Question

A lake is covered with ice 2 cm thick. The temperature of ambient air is -15⁰C. Find the rate of thickening of ice. For ice K = $4 \times {10^{ - 4}}$$kcal{m^{ - 1}}{s^{ - 1}}{\left( {^ \circ C} \right)^{ - 1}}$, density =$0.9 \times {10^3}kg{m^{ - 3}}$ and latent heat of ice(L) = $80kcalk{g^{ - 1}}$.

Answer 1

Hint: The heat energy flowing per second through the ice is equal to the heat energy per second due to the change in the state from water to ice i.e. latent heat.

Complete step by step answer:
The surface of a lake is covered with ice of thickness (y) = 2cm (0.02m) and the temperature (T) of surrounding air is -15⁰C. Let the heat energy flowing through them per second be H.
$H = \dfrac{{dQ}}{{dt}}$ where Q is the heat energy
$H = \dfrac{{\dfrac{{d\left\{ {KA\left( {{T_2} - {T_1}} \right)t} \right\}}}{y}}}{{dt}}$=$\dfrac{{\dfrac{{KAd\left( {{T_2} - {T_1}} \right)dt}}{y}}}{{dt}}$ [where K is a coefficient of thermal conductivity of ice, A is area, ${T_2}$ and ${T_1}$ are final and initial temperature and dt is change in time]

$\Rightarrow H = \dfrac{{KA\left( {dT} \right)}}{y}$ [Since K and A remain constant] [eqn1]
The latent heat of energy (L) is defined as the heat energy evolved in changing the state of a certain mass of a substance i.e., $Q = mL$and let $\dfrac{{dm}}{{dt}}$ represents a change of mass of ice in time t.
$\dfrac{{dm}}{{dt}} = \dfrac{{d\left( {Ay \times \rho } \right)}}{{dt}}$ [ $mass = volume \times density\left( \rho \right)$ and $volume = area\left( A \right) \times thickness$ ]
$\Rightarrow \dfrac{{dm}}{{dt}} = A\rho \dfrac{{dy}}{{dt}}$ [ Since area remain same and the height of ice only increases]
Thus, $H = \dfrac{{dQ}}{{dt}} \Rightarrow \dfrac{{d\left( {mL} \right)}}{{dt}}$
$H = L\dfrac{{dm}}{{dt}}$
Now, we substitute the value of $\dfrac{{dm}}{{dt}}$ in the above equation
$H = LA\rho \left( {\dfrac{{dy}}{{dt}}} \right)\left[ {eqn2} \right]$
We equate eqn1 and eqn2,
$\dfrac{{KAdT}}{y} = LA\rho \dfrac{{dy}}{{dt}}$
$\Rightarrow \dfrac{{dy}}{{dt}} = \dfrac{{KAdT}}{{yLA\rho }}$
$\Rightarrow \dfrac{{dy}}{{dt}} = \dfrac{{KdT}}{{yL\rho }}$
$\Rightarrow \dfrac{{dy}}{{dt}} = \dfrac{{4 \times {{10}^{ - 4}}k \times \left( {0 - \left( { - 15} \right)} \right)}}{{0.02 \times 80k \times 0.9 \times {{10}^3}}}$ [Since final temperature becomes 0⁰C due to formation of ice]
$\Rightarrow \dfrac{{dy}}{{dt}} = \dfrac{{4 \times {{10}^{ - 4}} \times 15}}{{1.44 \times {{10}^3}}}$
$\Rightarrow \dfrac{{dy}}{{dt}} = \dfrac{{60 \times {{10}^{ - 4}}}}{{1.44 \times {{10}^3}}}$
$\Rightarrow \dfrac{{dy}}{{dt}} = 41.67 \times {10^{ - 7}} = 4.167 \times {10^{ - 6}}m/s$
Therefore, the rate of thickening of ice is $4.167 \times {10^{ - 6}}m/s$.

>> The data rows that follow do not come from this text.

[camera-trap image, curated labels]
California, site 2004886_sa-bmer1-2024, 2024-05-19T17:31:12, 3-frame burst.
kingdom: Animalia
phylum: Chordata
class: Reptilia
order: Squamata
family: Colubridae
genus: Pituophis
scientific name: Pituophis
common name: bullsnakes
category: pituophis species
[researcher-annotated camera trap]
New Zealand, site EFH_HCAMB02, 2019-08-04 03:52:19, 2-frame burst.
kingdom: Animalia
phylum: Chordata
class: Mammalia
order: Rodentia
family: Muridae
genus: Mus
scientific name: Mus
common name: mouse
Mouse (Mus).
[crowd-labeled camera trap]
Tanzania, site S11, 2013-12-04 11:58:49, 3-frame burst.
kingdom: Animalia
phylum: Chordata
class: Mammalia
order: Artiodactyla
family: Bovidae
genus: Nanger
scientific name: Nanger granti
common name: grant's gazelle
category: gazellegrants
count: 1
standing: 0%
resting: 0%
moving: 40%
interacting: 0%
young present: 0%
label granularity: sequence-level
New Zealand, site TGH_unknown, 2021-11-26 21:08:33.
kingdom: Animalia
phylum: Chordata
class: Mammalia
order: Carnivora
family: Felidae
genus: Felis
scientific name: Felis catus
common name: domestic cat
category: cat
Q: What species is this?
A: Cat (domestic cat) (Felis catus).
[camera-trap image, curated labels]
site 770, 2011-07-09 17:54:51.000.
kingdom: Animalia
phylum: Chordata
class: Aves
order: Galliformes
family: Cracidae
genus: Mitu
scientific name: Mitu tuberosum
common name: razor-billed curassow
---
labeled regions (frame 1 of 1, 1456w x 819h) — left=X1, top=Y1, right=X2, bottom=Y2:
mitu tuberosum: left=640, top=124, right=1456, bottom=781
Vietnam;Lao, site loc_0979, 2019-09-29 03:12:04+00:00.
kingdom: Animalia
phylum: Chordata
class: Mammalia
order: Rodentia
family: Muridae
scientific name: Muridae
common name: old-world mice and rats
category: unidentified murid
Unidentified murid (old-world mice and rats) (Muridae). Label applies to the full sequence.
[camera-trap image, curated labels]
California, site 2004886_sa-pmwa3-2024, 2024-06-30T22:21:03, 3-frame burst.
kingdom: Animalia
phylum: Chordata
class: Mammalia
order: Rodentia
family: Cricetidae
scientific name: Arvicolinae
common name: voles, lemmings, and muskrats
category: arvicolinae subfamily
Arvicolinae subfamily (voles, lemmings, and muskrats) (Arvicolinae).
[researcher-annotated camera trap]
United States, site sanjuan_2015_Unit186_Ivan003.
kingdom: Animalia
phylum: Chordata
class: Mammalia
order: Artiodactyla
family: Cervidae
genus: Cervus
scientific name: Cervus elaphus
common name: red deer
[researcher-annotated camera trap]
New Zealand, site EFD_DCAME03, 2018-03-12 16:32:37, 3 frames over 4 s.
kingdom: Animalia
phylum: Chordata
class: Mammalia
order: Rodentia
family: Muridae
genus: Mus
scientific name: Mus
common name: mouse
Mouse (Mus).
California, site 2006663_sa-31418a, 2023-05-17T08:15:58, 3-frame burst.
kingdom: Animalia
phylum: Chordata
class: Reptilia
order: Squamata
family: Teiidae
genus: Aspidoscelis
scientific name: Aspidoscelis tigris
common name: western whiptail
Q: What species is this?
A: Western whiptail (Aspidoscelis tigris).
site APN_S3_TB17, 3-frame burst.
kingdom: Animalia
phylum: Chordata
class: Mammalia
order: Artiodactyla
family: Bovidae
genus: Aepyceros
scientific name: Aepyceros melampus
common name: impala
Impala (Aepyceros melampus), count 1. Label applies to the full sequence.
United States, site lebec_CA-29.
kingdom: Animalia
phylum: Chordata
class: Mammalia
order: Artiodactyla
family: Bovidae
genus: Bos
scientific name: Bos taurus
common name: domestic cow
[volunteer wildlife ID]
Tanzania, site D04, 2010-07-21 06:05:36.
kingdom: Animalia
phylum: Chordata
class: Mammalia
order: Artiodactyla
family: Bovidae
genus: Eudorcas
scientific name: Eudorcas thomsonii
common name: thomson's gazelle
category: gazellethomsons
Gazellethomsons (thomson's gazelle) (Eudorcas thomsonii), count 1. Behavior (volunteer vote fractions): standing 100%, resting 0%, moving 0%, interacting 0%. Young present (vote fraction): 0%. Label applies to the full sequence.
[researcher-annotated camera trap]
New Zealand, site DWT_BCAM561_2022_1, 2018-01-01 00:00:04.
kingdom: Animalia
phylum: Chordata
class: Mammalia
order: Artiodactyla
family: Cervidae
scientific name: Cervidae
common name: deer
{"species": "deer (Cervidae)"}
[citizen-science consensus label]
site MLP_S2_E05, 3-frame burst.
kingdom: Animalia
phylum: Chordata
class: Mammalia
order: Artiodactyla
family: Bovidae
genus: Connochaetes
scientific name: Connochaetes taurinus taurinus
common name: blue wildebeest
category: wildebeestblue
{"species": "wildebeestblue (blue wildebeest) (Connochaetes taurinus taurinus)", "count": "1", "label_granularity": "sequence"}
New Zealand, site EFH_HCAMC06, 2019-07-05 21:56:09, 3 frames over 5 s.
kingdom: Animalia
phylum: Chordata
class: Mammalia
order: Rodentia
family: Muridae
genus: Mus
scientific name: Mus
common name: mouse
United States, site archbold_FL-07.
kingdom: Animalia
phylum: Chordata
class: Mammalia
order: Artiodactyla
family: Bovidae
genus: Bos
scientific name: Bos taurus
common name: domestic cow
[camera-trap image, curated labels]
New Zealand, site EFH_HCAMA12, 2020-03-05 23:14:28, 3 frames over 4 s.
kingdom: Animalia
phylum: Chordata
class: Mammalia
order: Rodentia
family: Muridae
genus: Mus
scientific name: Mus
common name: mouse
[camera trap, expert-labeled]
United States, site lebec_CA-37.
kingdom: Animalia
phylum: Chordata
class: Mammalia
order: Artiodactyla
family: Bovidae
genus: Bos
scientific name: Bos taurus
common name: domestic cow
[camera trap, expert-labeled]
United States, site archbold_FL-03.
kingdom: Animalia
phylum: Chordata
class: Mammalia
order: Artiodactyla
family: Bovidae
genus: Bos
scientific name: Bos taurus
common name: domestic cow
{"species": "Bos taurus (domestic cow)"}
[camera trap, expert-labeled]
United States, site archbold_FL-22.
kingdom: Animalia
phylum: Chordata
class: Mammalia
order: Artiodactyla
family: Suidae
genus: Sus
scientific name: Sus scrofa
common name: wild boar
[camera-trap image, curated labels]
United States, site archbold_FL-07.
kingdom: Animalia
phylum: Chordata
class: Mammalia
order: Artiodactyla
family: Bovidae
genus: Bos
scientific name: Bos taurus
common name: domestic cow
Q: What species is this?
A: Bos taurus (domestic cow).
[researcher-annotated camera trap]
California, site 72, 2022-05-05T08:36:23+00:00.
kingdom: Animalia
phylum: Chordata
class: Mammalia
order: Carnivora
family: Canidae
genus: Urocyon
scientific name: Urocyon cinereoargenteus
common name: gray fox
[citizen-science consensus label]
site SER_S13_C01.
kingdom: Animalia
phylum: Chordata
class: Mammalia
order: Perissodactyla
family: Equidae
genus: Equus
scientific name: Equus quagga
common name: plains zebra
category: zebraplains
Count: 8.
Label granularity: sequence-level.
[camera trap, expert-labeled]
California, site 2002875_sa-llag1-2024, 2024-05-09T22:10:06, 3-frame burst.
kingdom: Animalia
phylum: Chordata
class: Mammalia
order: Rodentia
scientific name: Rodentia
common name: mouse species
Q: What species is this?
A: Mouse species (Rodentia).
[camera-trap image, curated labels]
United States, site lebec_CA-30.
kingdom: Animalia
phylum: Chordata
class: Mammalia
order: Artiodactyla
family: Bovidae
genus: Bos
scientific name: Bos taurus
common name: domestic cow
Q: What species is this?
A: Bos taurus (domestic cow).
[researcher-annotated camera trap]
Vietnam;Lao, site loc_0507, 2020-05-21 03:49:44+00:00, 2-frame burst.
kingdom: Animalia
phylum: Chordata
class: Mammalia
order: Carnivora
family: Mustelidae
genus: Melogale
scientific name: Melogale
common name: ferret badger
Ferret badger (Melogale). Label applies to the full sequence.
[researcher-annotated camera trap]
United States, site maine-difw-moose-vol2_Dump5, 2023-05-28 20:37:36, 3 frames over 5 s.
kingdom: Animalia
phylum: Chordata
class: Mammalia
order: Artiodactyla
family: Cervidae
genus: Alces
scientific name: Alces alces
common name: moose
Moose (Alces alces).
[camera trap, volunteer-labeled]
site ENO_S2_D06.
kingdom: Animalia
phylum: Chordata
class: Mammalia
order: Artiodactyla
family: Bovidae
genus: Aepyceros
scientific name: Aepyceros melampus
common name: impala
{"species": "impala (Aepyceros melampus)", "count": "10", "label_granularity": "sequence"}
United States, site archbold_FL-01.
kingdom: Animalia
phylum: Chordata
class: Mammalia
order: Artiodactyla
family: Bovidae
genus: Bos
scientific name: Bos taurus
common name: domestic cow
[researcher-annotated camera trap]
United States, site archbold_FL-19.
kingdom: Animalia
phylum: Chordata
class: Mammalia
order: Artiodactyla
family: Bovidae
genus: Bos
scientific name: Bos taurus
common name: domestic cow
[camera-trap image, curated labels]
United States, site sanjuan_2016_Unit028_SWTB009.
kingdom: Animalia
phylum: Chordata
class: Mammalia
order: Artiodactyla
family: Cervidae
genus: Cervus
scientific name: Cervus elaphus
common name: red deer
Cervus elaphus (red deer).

Note:The heat energy is proportional to area, change in temperature and inversely proportional to change in thickness of the substance. The water under the surface of ice changes to ice due to the presence of ice above it and latent heat of energy is the energy which is required in changing the state from water to ice.